Kario, K, Williams, B
Hypertension (Dallas, Tex. : 1979). 2021;(3):564-577
Abstract
Heart failure (HF) is a common condition with an increasing prevalence. Despite a variety of evidence-based treatments for patients with HF with reduced ejection fraction, morbidity and mortality rates remain high. Furthermore, there are currently no treatments that have yet been shown to reduce complication and death rates in patients who have HF with preserved ejection fraction. Hypertension is a common comorbidity in patients with HF, contributing to disease development and prognosis.
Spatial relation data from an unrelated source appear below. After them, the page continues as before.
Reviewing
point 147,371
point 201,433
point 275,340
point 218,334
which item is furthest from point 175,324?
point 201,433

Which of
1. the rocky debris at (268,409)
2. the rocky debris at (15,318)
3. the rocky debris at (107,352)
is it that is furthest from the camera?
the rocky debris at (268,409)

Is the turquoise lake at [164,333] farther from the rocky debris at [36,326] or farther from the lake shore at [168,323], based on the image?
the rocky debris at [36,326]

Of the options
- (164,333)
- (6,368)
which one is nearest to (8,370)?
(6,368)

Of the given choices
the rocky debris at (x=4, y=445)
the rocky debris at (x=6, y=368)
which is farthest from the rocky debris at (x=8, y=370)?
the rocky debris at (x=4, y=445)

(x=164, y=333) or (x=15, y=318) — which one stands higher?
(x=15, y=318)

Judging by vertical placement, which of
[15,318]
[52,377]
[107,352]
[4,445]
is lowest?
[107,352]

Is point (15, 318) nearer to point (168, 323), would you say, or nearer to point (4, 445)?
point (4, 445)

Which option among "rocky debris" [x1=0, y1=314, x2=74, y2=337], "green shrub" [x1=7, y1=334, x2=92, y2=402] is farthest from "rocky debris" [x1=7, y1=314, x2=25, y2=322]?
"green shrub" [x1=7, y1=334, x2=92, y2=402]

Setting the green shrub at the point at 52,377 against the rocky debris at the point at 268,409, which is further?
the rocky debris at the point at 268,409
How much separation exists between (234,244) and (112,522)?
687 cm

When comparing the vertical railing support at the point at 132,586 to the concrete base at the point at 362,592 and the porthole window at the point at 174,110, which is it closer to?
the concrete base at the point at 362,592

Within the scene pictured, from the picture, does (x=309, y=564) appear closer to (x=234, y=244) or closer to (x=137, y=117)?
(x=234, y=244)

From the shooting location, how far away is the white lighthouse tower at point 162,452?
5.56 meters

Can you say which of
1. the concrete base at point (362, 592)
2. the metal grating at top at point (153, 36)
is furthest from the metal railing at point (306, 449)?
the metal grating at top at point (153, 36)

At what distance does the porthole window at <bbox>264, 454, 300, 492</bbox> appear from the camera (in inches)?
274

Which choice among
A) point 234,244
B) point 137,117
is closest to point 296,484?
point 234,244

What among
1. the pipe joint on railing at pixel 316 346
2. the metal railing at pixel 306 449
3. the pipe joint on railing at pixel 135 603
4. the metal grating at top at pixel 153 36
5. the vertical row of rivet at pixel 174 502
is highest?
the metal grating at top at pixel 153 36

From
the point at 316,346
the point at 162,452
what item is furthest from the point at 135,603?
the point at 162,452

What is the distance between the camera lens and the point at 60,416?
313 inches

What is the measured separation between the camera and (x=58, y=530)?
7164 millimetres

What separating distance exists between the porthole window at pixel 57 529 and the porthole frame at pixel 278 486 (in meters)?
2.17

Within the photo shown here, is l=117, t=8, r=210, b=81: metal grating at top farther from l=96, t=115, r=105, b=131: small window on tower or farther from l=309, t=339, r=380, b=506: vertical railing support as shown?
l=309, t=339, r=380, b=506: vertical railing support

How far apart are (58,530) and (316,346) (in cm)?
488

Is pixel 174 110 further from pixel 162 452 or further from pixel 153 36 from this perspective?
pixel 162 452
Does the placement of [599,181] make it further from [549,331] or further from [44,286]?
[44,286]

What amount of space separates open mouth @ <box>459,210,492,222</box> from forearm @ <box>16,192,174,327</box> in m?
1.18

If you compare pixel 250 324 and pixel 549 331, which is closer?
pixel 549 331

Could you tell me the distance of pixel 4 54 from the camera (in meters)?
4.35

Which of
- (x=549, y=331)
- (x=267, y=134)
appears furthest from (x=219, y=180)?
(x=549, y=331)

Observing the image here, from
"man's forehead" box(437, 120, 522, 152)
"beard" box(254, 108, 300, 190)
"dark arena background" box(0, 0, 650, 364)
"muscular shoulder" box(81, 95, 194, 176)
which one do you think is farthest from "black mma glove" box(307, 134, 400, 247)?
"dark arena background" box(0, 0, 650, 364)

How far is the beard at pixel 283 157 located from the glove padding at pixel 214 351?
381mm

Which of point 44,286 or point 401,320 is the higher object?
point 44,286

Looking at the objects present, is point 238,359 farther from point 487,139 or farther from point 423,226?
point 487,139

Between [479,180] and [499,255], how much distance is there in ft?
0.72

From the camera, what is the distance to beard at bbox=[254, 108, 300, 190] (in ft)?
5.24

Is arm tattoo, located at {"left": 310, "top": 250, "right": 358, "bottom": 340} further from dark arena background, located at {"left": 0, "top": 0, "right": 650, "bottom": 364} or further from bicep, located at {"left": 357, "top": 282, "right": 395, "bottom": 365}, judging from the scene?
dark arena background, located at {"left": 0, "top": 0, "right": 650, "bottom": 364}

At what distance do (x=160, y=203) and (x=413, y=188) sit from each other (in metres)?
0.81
For example, hypertension is closely associated with the development of left ventricular hypertrophy, which an important precursor of HF. In particular, nighttime blood pressure (BP) appears to be an important, modifiable risk factor. Both nighttime BP and an abnormal circadian pattern of nighttime BP dipping have been shown to predict development of HF and the occurrence of cardiovascular events, independent of office BP. Key mechanisms for this association include sodium handling/salt sensitivity and increased sympathetic activation. These pathogenic mechanisms are targeted by several new treatment options, including sodium-glucose cotransporter 2 inhibitors, angiotensin receptor neprilysin inhibitors, mineralocorticoid receptor antagonists, and renal denervation. All of these could form part of antihypertensive strategies designed to control nighttime BP and contribute to the goal of achieving perfect 24-hour BP management. Nevertheless, additional research is needed to determine the effects of reducing nighttime BP and improving the circadian BP profile on the rate of HF, other cardiovascular events, and mortality.